Un altro metodo spesso utilizzato dagli influencer per "truffare" i brand è quello dei finti post sponsorizzati, vale a dire postare una foto indossando un determinato brand facendo credere di essere stati pagati per pubblicizzare quel brand. Se ad un primo impatto questa operazione potrebbe sembrare fine a sé stessa, in realtà è una mossa quasi astuta: se un brand vede un post sponsorizzato significa che un altro marchio si è fidato di quell'influencer, che è quindi una figura seria e professionale, e con cui sostanzialmente vale la pena di lavorare. Come spiega Guy Tytunovich, fondatore e CEO di Cheq, la frode è ormai una componente intrinseca del digital marketing. Dallo studio emerge infatti che il 25% dei follower di circa 10 mila influencer è fake, mentre due terzi di 800 brand e agenzie di pubblicità hanno collaborato con influencer con follower comprati. 

Su Shan Leong

Su Shan Leong

La conseguenza più immediata ed inevitabile di tutta questa situazione è che gli utenti di Instagram semplicemente non si fidano più del messaggio e dei contenuti che arrivano dagli influencer, per la precisione lo fa solo il 4% di quelli che usano Instagram.
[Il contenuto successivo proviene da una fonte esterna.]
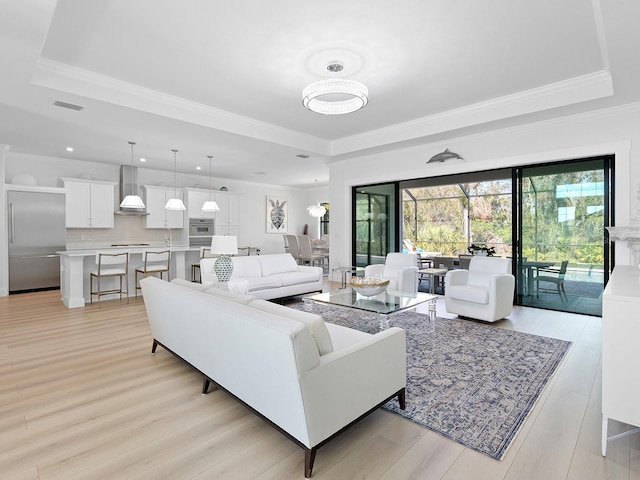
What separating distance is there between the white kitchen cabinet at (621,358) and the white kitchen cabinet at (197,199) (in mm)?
8469

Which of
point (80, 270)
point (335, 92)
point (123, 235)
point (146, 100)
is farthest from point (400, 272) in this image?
point (123, 235)

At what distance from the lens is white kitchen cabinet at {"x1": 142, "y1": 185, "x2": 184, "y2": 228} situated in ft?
26.9

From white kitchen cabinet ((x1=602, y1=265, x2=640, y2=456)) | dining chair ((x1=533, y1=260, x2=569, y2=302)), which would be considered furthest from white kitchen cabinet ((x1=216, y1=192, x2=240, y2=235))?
white kitchen cabinet ((x1=602, y1=265, x2=640, y2=456))

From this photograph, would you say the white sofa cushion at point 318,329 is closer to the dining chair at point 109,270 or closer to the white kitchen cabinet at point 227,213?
the dining chair at point 109,270

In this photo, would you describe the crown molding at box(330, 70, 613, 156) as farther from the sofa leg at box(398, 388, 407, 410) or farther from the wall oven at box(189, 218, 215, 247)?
the wall oven at box(189, 218, 215, 247)

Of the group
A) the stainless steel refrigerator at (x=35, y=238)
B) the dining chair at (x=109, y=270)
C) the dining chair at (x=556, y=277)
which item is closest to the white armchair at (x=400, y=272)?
the dining chair at (x=556, y=277)

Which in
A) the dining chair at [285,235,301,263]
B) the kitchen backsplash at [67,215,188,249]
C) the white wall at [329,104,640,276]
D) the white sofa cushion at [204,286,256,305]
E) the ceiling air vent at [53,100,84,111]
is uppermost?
the ceiling air vent at [53,100,84,111]

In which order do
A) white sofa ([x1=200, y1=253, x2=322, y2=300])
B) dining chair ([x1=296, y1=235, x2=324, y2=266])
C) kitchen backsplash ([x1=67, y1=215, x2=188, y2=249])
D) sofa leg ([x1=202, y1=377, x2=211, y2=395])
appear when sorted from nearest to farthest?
sofa leg ([x1=202, y1=377, x2=211, y2=395]) < white sofa ([x1=200, y1=253, x2=322, y2=300]) < kitchen backsplash ([x1=67, y1=215, x2=188, y2=249]) < dining chair ([x1=296, y1=235, x2=324, y2=266])

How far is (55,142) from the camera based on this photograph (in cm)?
605

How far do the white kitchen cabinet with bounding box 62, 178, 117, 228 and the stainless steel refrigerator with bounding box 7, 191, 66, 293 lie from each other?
18 centimetres

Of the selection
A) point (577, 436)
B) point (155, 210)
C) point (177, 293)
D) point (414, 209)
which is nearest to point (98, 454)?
point (177, 293)

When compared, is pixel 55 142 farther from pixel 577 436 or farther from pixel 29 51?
pixel 577 436

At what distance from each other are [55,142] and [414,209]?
939cm

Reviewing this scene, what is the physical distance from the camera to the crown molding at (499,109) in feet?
13.0
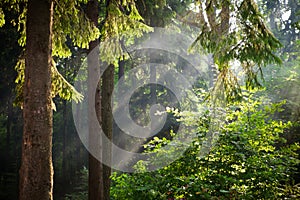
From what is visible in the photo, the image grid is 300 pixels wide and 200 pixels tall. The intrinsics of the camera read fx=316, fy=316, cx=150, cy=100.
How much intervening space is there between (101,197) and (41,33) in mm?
4399

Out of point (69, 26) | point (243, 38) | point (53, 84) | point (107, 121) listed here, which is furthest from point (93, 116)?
point (243, 38)

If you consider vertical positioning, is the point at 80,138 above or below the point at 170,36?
below

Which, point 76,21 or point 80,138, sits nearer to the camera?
point 76,21

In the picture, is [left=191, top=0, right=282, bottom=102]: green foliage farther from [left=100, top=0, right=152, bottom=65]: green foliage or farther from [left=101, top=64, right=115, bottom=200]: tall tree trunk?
[left=101, top=64, right=115, bottom=200]: tall tree trunk

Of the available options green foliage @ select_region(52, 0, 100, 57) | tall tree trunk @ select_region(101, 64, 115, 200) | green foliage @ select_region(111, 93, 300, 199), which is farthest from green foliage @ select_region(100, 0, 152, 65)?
green foliage @ select_region(111, 93, 300, 199)

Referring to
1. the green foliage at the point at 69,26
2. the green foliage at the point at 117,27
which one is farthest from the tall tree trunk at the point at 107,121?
the green foliage at the point at 69,26

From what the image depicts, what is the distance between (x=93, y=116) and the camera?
7.53 metres

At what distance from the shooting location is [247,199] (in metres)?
4.28

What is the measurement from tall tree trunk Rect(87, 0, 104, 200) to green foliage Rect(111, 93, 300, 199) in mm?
2331

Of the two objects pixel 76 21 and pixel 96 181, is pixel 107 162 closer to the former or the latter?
pixel 96 181

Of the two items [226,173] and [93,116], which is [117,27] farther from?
[226,173]

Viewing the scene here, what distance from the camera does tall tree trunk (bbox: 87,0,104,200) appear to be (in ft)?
24.5

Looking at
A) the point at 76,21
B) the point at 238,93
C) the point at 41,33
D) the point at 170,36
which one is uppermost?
the point at 170,36

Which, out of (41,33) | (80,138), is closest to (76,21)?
(41,33)
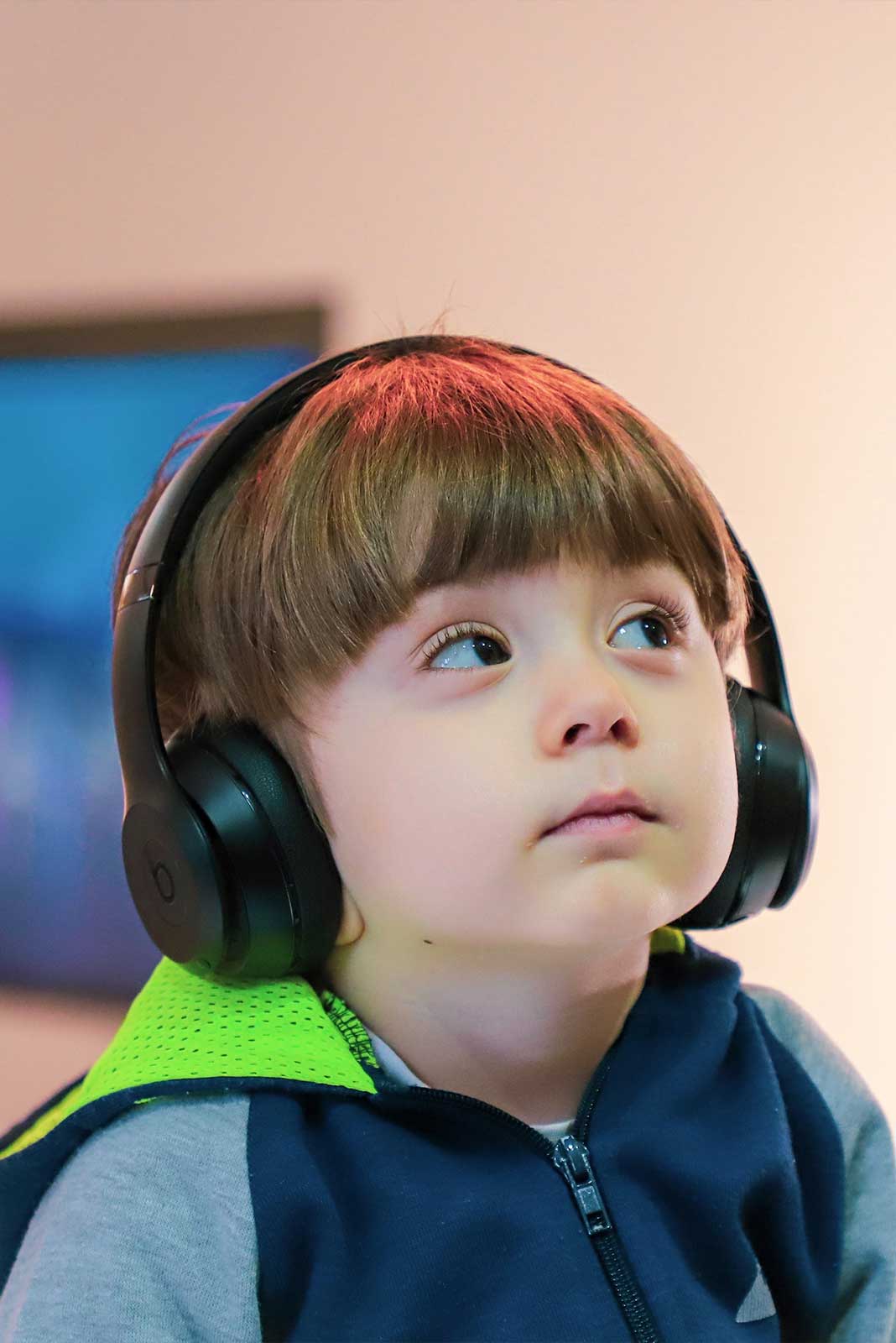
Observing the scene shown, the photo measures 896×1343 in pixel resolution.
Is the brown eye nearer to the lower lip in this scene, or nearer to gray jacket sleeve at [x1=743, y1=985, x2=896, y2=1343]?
the lower lip

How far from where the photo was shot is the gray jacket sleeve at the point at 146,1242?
644mm

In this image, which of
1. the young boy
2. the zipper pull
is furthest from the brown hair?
the zipper pull

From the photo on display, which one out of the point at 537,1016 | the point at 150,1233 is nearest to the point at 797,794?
the point at 537,1016

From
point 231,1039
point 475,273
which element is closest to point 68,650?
point 475,273

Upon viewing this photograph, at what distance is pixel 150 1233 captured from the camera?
2.19 feet

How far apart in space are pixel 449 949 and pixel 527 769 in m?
0.14

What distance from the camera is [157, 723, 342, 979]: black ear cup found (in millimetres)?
705

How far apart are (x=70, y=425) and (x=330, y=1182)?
952mm

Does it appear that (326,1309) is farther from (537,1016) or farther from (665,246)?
(665,246)

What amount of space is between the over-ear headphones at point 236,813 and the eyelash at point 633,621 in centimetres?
8

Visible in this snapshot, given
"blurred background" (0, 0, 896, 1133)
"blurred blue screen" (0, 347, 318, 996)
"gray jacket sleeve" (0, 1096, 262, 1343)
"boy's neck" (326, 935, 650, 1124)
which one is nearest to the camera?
"gray jacket sleeve" (0, 1096, 262, 1343)

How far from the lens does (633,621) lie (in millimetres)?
744

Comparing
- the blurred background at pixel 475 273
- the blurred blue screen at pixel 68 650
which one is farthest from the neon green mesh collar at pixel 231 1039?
the blurred blue screen at pixel 68 650

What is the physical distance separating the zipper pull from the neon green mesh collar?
0.12 meters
L'altra conseguenza riguarda invece i brand che con queste figure collaborano, che stanno progressivamente spostando il loro interesse verso i cosiddetti micro o nano influencer, sicuri di trovare profili più autentici e con un tasso di engagement più alto. Un gigante del fast fashion come Zara, ad esempio, impiega già ora circa 2412 influencer, 522 dei quali sono microinfluencer.

Sembra solo questione di tempo prima che la bolla degli influencer scoppi definitivamente, svelando ombre e difetti di un sistema ormai al collasso.